Wait. It gets worse. I’m married to a small business owner—need I say more? Nope. That’s all it takes to qualify the hubs as public enemy #2. It doesn’t count that he works endless hours, or that I razz him because his take-home pay is roughly 78 cents an hour–truly, we are the undeserving rich. He works a lot of really, really long days—hand to foreheadoh my, but life is so unfair. Sidebar: We were going to join the Occupiers, until we heard bowel movements in public places were a requirement. Clearly, only the revenge-worthy such as ourselves would draw the line right there…in the poop. Besides, we had responsibilities here in small business hell. Not sure my president was aware, (what with his busy campaign and grueling hobnobbery with the super-cool hollywooders) but it’s been a tough road for us small business reprobates who can barely keep our worker-bees out of the unemployment line.

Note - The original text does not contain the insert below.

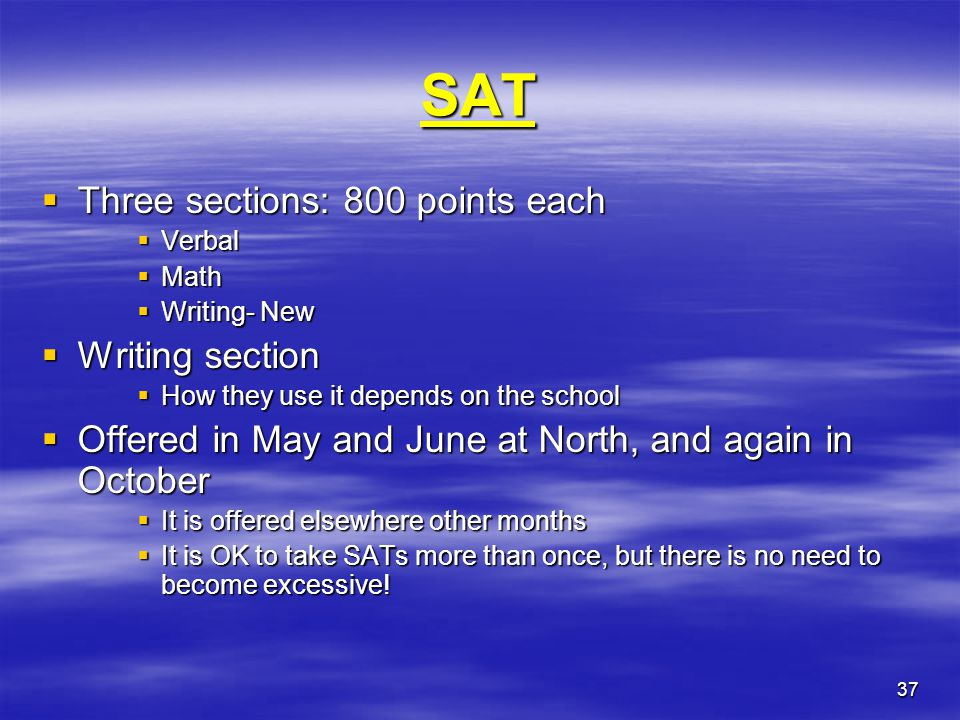 37 SAT  Three sections: 800 points each  Verbal  Math  Writing- New  Writing section  How they use it depends on the school  Offered in May and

If you can stomach it, further nefariousness can be found in my four children. All are grown up and have drunk the Kool-Aid. They’re married with families of their own. (See!) None of them live in our basement—Darn! None of them has broken the law—What? Nobody’s headed anywhere they can legally embark on the path to designer drugs—eye roll. They’ve each obtained an education for the sole purpose of offending those not educated. They work hard, I’ll be honest, just to bug those who don’t. They are evil incarnate. We’ve done all we can, but they still insist on paying their dues and their taxes, and none of them are getting much sleep. Worse yet, each is conscientiously rearing the next generation. Ridiculous themes abound in their homes such as: be responsible, be responsible, be responsible, hold the door open for old people, say your prayers, and don’t call each other fart-heads. When they get a bit older—get ready for more mind-blowing enemy-of-the state stuff—sex will be discussed. Sex is the big silk-sheeted lie in the sky for kids anxious to grow up and be all they can be in 30 seconds or less. Who are we to object to a world echoing the “you-should-be-having-sex-right-now-and-not-thinking-about-the-consequences”diatribe. What could possibly go wrong with kids having sex when they should be learning to tie their shoes? Is there a grown-up anywhere in the room? Anywhere? Sit down, Sandra!
Oh my, I’ve stepped in it now. Well, it’s like I always say; you can’t be a good enemy-of-the-state without engaging in a few things just this subversive. But how else can I prove myself revenge-worthy? She sighs.
Oh gosh! Look at the time! I’m gonna miss the Jay Carney show. Is it just me, or is that guy freaking hilarious?